Non-Economic (General Damages)

These damages are much tougher to quantify in the sense that you will not be able to present a receipt, for instance, that shows how much you have lost due to pain & suffering or loss of consortium. There are numerous factors used by insurance companies, judges, and juries to determine whether or not your personal injury warrants compensation for general damages. These are often awarded when the victim has a permanent, diminished quality of life post-accident, such as paralysis or amputation. 

Additionally, mental anguish caused by an accident, reduced working capacity of the victim, and loss of companionship suffered by the close family members of the victim may also result in general damages being awarded. 

How Are Non-Economic Damages Calculated?

If the insurance company of the at-fault party pays you for non-economic damages, it will often use a “multiplier” method. The figure being multiplied is usually the equivalent of the economic damages suffered by the victim. It will be multiplied by a factor between 1 and 5, with the more egregious accidents and injuries receiving a higher multiplier.
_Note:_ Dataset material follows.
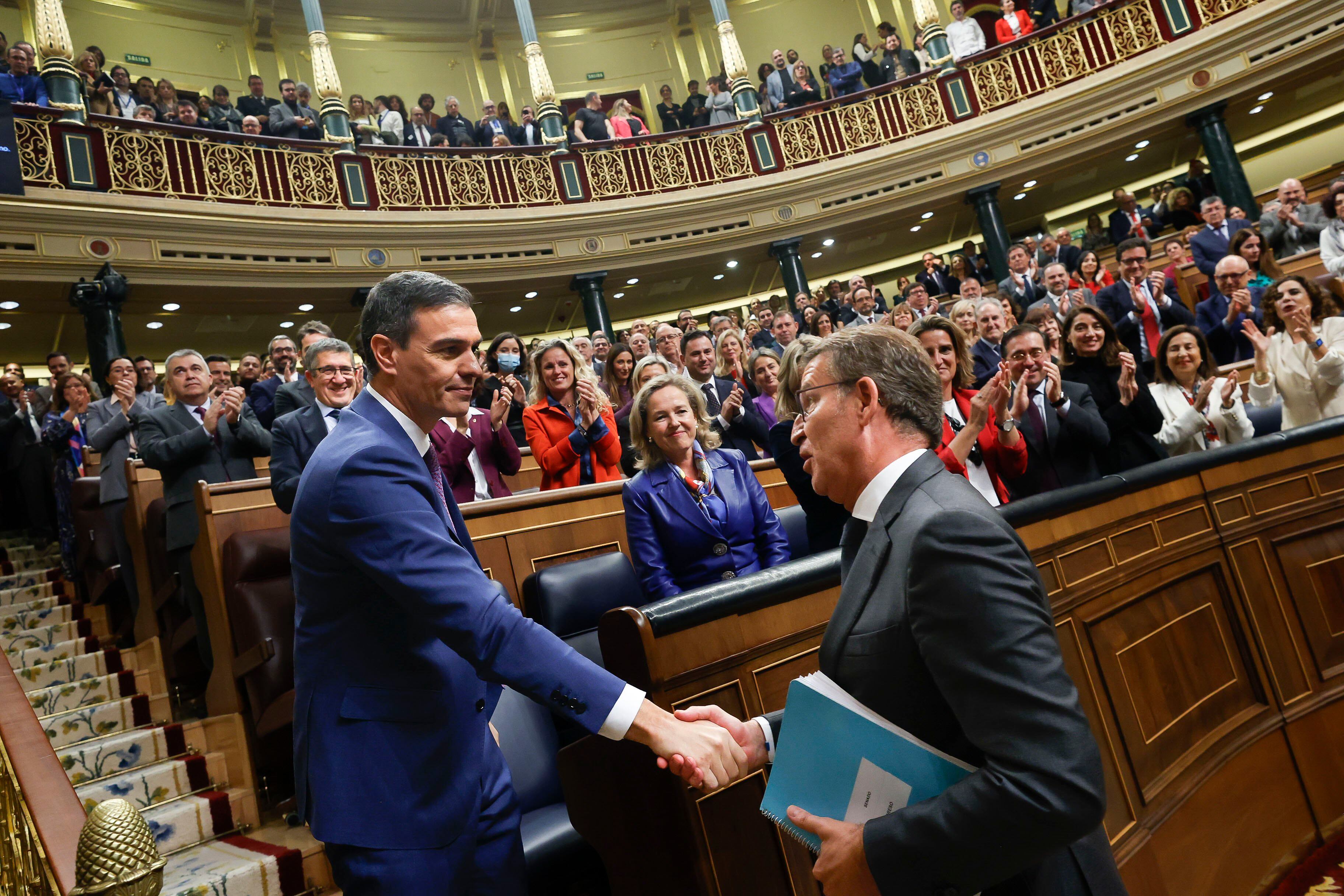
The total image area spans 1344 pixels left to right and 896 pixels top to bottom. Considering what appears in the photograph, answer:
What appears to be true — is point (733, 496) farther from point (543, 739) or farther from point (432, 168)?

There are countless factors that the deciding party uses to determine non-economic damages. Fortunately, there is not a cap on pain & suffering damages in Georgia. 

When You Need Help Getting Justice

Personal injury cases are so fact-specific, meaning that only an effective attorney with a track record of collecting for her clients can give you an idea of how much you might be able to collect. Attorney Robin Frazer Clark, unlike many other personal injury lawyers, is not afraid to go to trial in order to obtain the best possible outcome for her clients. If you aren’t getting what you think you deserve from an insurance company after a serious car accident, call our offices for a free initial consultation at (404) 873-3700.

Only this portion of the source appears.